Alpha2-adrenoceptor-independent inhibition of acetylcholine receptor channel and sodium channel by dexmedetomidine in rat superior cervical ganglion neurons

• DMED inhibits INa and IACh through an a2-adrenoceptor-independent pathway.
• DMED inhibits INa by binding to the inactivated state of Na+ channels.
• DMED inhibits IACh by binding to the resting state of nAChRs channels.

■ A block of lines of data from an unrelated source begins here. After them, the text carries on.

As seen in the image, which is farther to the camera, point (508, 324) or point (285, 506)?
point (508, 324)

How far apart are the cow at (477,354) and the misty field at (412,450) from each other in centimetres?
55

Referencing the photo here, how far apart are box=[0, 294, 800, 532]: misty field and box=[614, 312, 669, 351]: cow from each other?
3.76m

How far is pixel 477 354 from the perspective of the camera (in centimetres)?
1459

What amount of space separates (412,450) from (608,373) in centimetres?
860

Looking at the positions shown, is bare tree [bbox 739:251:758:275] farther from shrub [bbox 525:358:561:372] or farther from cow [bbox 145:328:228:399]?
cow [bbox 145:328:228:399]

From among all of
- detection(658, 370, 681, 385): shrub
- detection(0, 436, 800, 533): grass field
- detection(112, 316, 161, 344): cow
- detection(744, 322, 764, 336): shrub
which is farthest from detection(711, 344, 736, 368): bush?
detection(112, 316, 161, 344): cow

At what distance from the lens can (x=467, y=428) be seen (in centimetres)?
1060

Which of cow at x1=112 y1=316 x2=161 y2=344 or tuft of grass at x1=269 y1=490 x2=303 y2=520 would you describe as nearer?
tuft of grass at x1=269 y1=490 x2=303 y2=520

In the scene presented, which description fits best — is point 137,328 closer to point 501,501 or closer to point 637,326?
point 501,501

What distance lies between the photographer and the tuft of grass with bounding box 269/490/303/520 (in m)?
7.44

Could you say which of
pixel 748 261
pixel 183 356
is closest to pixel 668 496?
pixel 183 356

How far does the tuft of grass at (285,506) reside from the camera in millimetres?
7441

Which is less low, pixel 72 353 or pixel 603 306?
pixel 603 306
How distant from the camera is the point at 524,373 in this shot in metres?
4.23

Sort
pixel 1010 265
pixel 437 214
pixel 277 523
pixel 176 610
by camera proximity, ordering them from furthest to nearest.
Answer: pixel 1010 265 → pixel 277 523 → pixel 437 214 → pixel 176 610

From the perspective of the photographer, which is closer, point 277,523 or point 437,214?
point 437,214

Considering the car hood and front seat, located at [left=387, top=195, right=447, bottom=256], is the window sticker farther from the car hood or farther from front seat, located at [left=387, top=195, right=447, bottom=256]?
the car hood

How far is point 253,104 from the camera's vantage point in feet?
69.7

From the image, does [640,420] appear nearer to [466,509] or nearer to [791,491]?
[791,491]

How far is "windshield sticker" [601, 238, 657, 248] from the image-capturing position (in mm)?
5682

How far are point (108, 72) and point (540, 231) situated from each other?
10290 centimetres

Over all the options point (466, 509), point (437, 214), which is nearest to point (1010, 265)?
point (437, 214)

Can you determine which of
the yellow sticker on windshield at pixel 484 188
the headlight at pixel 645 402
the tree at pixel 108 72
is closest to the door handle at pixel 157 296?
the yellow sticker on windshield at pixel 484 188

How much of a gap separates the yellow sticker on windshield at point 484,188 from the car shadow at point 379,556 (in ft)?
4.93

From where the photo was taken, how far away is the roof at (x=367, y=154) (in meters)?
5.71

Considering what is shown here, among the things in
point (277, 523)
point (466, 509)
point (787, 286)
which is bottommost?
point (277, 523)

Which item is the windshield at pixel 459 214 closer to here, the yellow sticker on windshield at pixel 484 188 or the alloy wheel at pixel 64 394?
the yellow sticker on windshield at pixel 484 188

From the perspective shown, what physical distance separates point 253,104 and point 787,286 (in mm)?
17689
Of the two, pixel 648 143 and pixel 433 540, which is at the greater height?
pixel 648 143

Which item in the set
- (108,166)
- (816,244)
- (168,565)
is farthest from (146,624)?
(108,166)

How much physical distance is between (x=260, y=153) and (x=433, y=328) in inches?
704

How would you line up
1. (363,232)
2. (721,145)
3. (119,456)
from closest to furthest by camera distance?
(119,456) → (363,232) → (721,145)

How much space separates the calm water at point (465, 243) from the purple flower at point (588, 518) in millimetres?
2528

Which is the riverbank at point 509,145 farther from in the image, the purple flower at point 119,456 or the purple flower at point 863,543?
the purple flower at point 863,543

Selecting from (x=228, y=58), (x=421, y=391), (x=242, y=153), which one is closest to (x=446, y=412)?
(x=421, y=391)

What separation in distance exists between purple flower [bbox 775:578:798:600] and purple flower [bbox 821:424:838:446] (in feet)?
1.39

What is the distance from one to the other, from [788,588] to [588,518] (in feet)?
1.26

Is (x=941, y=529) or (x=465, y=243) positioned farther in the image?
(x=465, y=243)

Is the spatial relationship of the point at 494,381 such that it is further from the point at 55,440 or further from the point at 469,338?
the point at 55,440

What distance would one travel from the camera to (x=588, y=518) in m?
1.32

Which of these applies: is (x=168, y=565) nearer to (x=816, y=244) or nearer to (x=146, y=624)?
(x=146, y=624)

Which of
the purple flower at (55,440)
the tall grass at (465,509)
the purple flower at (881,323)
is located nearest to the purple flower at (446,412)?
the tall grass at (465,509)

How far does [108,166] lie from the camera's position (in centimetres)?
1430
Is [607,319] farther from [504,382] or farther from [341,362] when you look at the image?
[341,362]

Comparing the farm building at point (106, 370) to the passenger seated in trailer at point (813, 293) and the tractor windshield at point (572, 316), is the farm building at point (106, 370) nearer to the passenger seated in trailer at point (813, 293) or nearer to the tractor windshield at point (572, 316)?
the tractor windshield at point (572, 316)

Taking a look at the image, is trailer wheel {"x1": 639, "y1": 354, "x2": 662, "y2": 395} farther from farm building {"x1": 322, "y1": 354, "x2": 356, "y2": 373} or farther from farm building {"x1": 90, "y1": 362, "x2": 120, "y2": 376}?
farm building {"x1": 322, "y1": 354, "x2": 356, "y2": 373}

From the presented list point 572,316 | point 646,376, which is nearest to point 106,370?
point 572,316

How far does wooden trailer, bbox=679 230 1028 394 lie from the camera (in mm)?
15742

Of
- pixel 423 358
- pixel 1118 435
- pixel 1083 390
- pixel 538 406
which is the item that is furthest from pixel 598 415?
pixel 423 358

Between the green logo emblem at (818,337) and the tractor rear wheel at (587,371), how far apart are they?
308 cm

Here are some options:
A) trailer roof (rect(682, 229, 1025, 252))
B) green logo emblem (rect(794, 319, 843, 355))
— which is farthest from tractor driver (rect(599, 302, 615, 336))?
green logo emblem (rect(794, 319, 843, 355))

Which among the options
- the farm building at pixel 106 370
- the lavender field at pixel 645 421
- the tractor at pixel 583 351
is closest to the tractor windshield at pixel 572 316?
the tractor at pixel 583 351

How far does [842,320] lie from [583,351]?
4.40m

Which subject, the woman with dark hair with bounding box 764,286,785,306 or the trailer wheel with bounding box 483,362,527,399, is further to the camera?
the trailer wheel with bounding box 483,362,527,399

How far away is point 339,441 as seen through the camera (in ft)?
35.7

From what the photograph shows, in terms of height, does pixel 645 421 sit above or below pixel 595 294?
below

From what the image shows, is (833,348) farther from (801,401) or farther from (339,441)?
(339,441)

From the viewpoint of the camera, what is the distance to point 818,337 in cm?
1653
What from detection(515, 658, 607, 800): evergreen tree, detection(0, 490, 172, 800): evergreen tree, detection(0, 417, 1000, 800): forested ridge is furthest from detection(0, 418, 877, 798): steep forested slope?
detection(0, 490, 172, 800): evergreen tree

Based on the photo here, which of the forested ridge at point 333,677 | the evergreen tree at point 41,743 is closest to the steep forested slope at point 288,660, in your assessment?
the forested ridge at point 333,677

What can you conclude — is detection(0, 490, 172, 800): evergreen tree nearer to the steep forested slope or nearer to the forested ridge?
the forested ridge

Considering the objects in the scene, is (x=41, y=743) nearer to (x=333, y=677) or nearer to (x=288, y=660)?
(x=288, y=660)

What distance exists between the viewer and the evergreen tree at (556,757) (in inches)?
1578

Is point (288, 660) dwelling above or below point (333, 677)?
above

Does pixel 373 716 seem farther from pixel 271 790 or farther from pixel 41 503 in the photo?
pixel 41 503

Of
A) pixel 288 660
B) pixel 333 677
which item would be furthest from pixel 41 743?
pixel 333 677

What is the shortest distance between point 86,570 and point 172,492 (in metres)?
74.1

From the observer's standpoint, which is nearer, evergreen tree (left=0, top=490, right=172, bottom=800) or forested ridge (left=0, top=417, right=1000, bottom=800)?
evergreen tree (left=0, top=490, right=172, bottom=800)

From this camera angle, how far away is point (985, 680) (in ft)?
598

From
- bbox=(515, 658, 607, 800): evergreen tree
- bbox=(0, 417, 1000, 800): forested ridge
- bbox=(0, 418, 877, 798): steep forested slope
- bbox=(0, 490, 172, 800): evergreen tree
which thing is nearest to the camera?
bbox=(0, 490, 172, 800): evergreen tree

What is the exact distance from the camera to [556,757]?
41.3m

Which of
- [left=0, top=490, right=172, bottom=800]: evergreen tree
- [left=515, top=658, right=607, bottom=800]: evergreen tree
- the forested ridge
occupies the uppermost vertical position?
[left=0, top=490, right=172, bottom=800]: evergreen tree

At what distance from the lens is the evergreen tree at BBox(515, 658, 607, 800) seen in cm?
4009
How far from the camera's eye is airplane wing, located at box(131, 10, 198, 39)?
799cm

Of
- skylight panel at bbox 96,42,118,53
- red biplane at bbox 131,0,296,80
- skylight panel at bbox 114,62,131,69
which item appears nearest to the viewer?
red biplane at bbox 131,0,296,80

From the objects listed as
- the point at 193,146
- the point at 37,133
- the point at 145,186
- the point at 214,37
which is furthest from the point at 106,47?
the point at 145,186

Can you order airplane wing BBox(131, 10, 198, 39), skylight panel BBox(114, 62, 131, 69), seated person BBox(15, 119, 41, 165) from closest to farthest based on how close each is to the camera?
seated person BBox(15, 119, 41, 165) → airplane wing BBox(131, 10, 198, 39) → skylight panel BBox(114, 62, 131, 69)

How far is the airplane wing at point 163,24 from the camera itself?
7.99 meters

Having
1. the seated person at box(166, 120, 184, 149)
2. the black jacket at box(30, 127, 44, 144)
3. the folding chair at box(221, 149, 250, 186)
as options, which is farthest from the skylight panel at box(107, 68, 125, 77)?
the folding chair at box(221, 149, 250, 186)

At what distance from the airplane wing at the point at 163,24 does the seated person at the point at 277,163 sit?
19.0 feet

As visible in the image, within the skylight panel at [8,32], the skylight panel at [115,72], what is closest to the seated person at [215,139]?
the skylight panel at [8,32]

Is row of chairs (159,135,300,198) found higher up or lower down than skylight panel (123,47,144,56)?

Both central and peripheral sympathetic nervous systems contribute to the cardiovascular effects of dexmedetomidine (DMED), a highly selective and widely used a2-adrenoceptor agonist for sedation, analgesia, and stress management. The central sympatholytic effects are augmented by peripheral inhibition of sympathetic ganglion transmission. The mechanism is not clear. In this research, using conventional patch-clamp recordings we investigated the direct effects of DMED on sodium (Na+) channel currents (INa) and nicotinic acetylcholine (ACh) receptor (nAChRs) channel currents (IACh) in rat superior cervical ganglion (SCG) neurons to explore the possible mechanisms of sympathetic ganglion transmission inhibition by DMED. DMED voltage-dependently suppressed INa with half maximal inhibitory concentration (IC50) values of 67.2 ± 9.6 μM and 26.1 ± 5.3 μM at holding potentials of −80 mV and −60 mV, respectively. The inhibition of Na+ channels by DMED was also frequency dependent. 100 μM DMED shifted the Na+ channel inactivation curves to the hyperpolarizing direction by 9.8 mV (P < 0.01) and slowed the recovery from inactivation by 8.9 ms (P < 0.01), but no effects were seen on the shape of the current–voltage relationship or Na+ channels activation curves. DMED dose-dependently inhibited IACh with an IC50 value of 5.5 ± 2.4 μM in SCG neurons, and this inhibition was voltage-independent. DMED pretreatment followed by fast co-application of DMED and ACh produced a significantly larger IACh inhibition than without DMED pretreatment. Yohimbine, phentolamine, and atropine pretreatment did not alter the inhibitory effects of DMED on INa and IACh.In conclusion, DMED dose-dependently inhibits INa and IACh in rat SCG neurons by preferential binding to the inactivated state of the Na+ channels and the closed state (resting) of nAChR channels respectively. Both inhibitions are a2-adrenoceptor independent. Furthermore, the nAChR channels in rat SCG neurons are much more sensitive to inhibition by DMED than Na+ channels.